### EXCERPTED PASSAGE
<<<<
Posted on 06/02/2003 4:01:34 PM PDT by Sir Gawain

A Constitution for a Single European State, Part 1

The European MegaState Creates Centralized Control

by Kevin Ellul Bonici

Dreams of Unity and Grandeur: Centralisation of Power

On June 13 the final version of the draft EU Constitution will be presented by the president of the 'Convention on the Future of Europe', former French president Valery Giscard d'Estaing, in time for the EU Summit in Thessaloniki, Greece, on June 20-21.

All parties are represented at the Convention: the highest EU institutions, Member States, candidate countries, national parliaments . . . and yet, version after version, 'Giscard's draft' remains 'Giscard's draft' till the very end.

This blueprint will then have to survive the ravages of an intergovernmental conference by next December in Rome, where the larger EU Member States will wrangle and haggle until some distorted version is agreed. But the roadmap towards European Unity is laid out. It may be a winding road, but it's not a long one.

The proposed Constitution would legitimise a centralised 'EU State' with a real EU President and a true EU government. This is not fringe-talk anymore — it is just a more explicit rendition of the Convention's conceptual structure of the future EU. Even some federalists at the European Parliament are alarmed at the centralisation that is being proposed, comparing the outcome to the French Republic more than the German, or indeed the US federal system.
>>>>
### RAW DATA
<<<<
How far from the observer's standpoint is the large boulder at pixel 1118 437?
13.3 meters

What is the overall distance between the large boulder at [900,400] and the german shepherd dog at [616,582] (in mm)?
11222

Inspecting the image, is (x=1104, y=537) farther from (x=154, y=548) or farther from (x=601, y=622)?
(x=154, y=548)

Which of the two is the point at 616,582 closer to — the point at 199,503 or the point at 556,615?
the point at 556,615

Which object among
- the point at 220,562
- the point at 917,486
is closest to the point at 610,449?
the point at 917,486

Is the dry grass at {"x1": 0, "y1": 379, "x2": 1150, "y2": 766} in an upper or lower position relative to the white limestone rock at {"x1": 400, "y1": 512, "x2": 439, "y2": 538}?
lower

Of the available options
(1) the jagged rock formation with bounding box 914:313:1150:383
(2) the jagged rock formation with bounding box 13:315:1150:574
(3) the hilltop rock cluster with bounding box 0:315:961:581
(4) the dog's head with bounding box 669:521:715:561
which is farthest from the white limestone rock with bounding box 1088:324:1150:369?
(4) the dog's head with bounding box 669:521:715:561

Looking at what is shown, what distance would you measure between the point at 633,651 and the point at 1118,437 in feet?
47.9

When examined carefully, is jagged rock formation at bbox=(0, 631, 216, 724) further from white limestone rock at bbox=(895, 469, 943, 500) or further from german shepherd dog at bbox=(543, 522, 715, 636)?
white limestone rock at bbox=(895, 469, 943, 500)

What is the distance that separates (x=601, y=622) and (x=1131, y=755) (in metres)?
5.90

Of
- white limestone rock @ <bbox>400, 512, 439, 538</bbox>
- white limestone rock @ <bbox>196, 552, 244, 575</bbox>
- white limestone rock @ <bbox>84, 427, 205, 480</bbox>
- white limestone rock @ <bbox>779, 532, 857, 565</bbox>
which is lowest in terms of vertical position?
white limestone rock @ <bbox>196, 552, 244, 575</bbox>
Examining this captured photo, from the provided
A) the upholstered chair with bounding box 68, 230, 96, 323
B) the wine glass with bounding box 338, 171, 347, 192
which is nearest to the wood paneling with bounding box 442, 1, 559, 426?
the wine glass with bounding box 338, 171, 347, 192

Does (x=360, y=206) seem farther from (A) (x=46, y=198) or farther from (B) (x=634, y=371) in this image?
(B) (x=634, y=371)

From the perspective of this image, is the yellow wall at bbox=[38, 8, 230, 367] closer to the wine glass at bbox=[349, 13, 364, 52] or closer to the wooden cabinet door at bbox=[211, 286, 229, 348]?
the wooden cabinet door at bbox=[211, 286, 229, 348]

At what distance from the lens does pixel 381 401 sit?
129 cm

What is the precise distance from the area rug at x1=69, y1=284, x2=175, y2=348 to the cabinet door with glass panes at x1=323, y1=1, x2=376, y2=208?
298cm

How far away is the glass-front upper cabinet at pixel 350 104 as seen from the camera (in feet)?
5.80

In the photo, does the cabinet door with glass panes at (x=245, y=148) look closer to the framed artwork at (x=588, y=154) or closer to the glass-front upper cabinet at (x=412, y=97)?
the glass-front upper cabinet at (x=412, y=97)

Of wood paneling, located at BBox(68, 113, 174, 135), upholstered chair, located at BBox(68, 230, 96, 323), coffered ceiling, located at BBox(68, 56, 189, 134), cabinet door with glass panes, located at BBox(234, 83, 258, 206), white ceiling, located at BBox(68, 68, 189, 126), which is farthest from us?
>>>>
### WRITTEN REQUEST A
In the article on the draft EU Constitution, in which city is the EU Summit held on June 20-21?
### WRITTEN REQUEST B
Please copy the stretch from "by Kevin Ellul" through "the very end." of the article on the draft EU Constitution word for word.

### FULL OUTPUT A
Thessaloniki, Greece.

### FULL OUTPUT B
by Kevin Ellul Bonici

Dreams of Unity and Grandeur: Centralisation of Power

On June 13 the final version of the draft EU Constitution will be presented by the president of the 'Convention on the Future of Europe', former French president Valery Giscard d'Estaing, in time for the EU Summit in Thessaloniki, Greece, on June 20-21.

All parties are represented at the Convention: the highest EU institutions, Member States, candidate countries, national parliaments . . . and yet, version after version, 'Giscard's draft' remains 'Giscard's draft' till the very end.